**USING THE INFORMATION**
1) In the Token class documentation, why must callers use instanceof when working with the items returned by getAnalyses? Answer in one to three sentences.
2) Summarize the Token class documentation in two sentences.

**EXTRACT TO READ**
***

Class Token

All Implemented Interfaces:
Serializable

public class Token extends Attribute implements Serializable
The token. The definition of a token can vary by language, but generally a token corresponds to a word.
See Also:
  • Constructor Details

  • Method Details

    • getText

      public String getText()
      Returns the text of the token. Note that, in some languages, the text may not be a substring of the character data stored in the AnnotatedText. For example, a Chinese token could start at the end of a line and continue to the next line. The raw text would include the newline character, but the token would not.
      Returns:
      the text of the token
    • getNormalized

      public List<String> getNormalized()
      Returns the normalized form of the token.
      Returns:
      the normalized form of the token
    • getAnalyses

      public List<MorphoAnalysis> getAnalyses()
      Returns the list of analyses. Note: the items of this list are of the smallest type needed. So, even if the text is Arabic or Chinese, some of the items in this list may be MorphoAnalysis, not the corresponding subclass. Callers must use instanceof to check if a particular item is of the subclass.
      Returns:
      the list of analyses
    • getSource

      public String getSource()
      Returns the source of this token. This identifies the component that performed the tokenization.
      Returns:
      the source of this token
    • toStringHelper

      protected com.google.common.base.MoreObjects.ToStringHelper toStringHelper()
      Overrides:
      toStringHelper in class Attribute

***

**LISTED RECORDS**
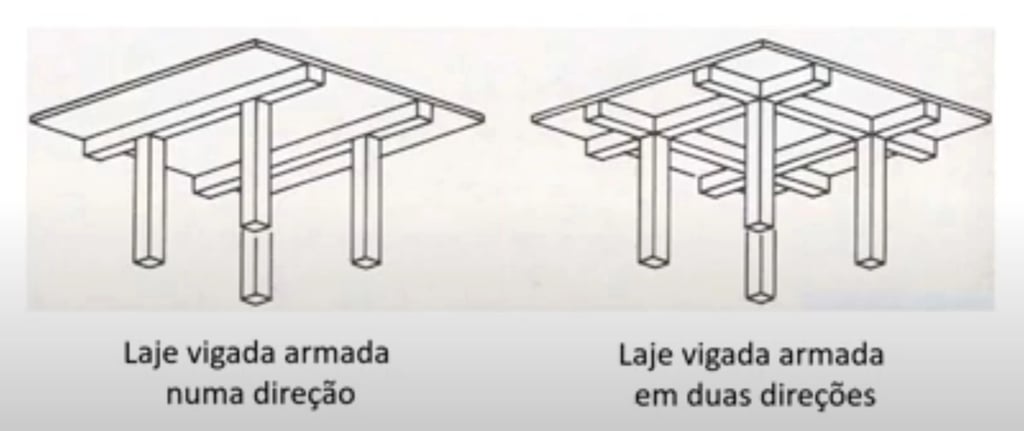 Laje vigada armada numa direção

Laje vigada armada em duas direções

***

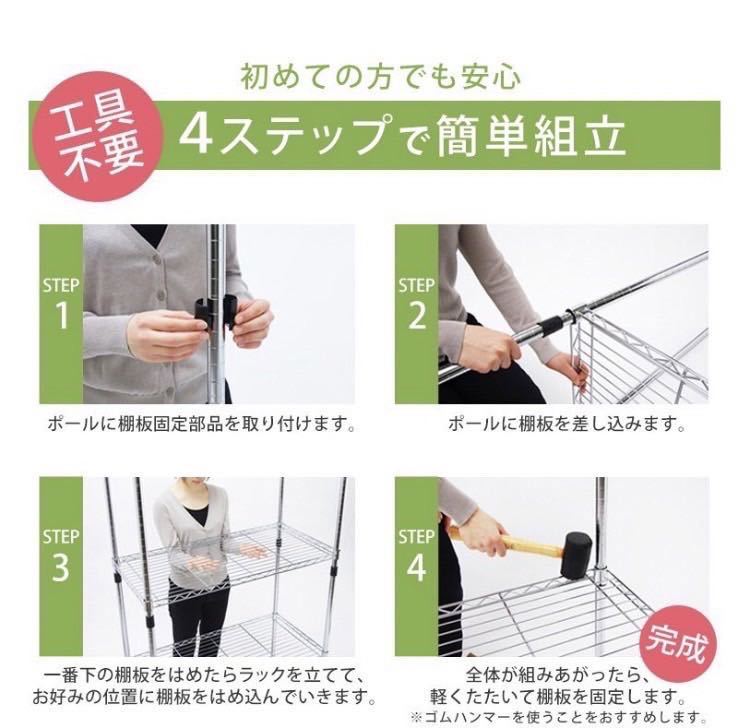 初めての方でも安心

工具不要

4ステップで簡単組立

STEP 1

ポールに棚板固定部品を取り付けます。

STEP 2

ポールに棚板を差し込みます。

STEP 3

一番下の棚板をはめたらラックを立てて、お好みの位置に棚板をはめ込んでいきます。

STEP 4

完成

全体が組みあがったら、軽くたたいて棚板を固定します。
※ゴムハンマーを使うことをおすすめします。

***

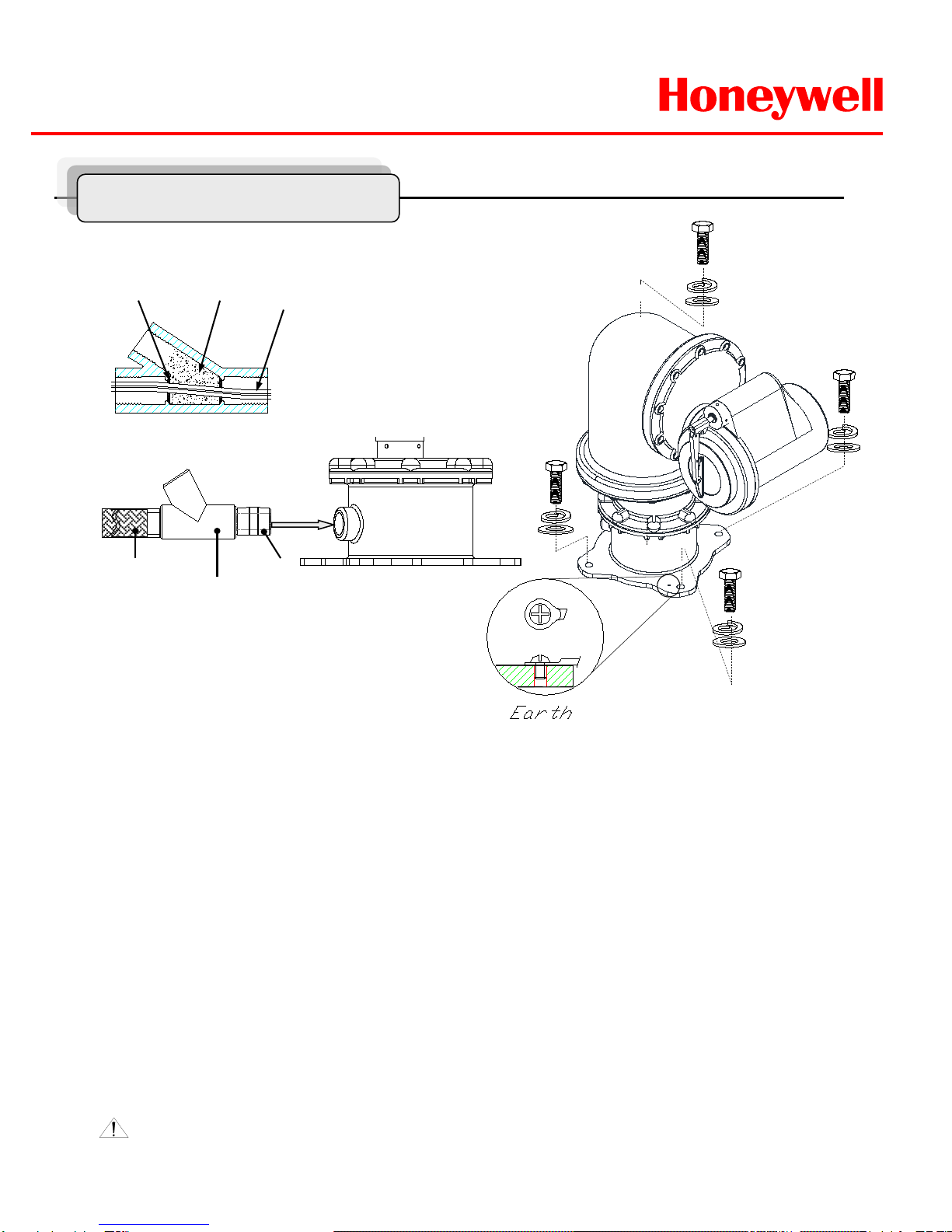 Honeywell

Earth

***

**WRITTEN ANSWERS**
1) Each item in the list has the smallest type needed. Even when the text is Arabic or Chinese, some items may be plain MorphoAnalysis objects rather than the matching subclass. Callers therefore have to check with instanceof whether a given item belongs to the subclass.

2) The serializable Token class extends Attribute and represents a token, which varies by language but generally corresponds to a word. Its methods return the token's text (which in some languages may not be a substring of the AnnotatedText's character data), its normalized form, its list of analyses, and the source component that performed the tokenization.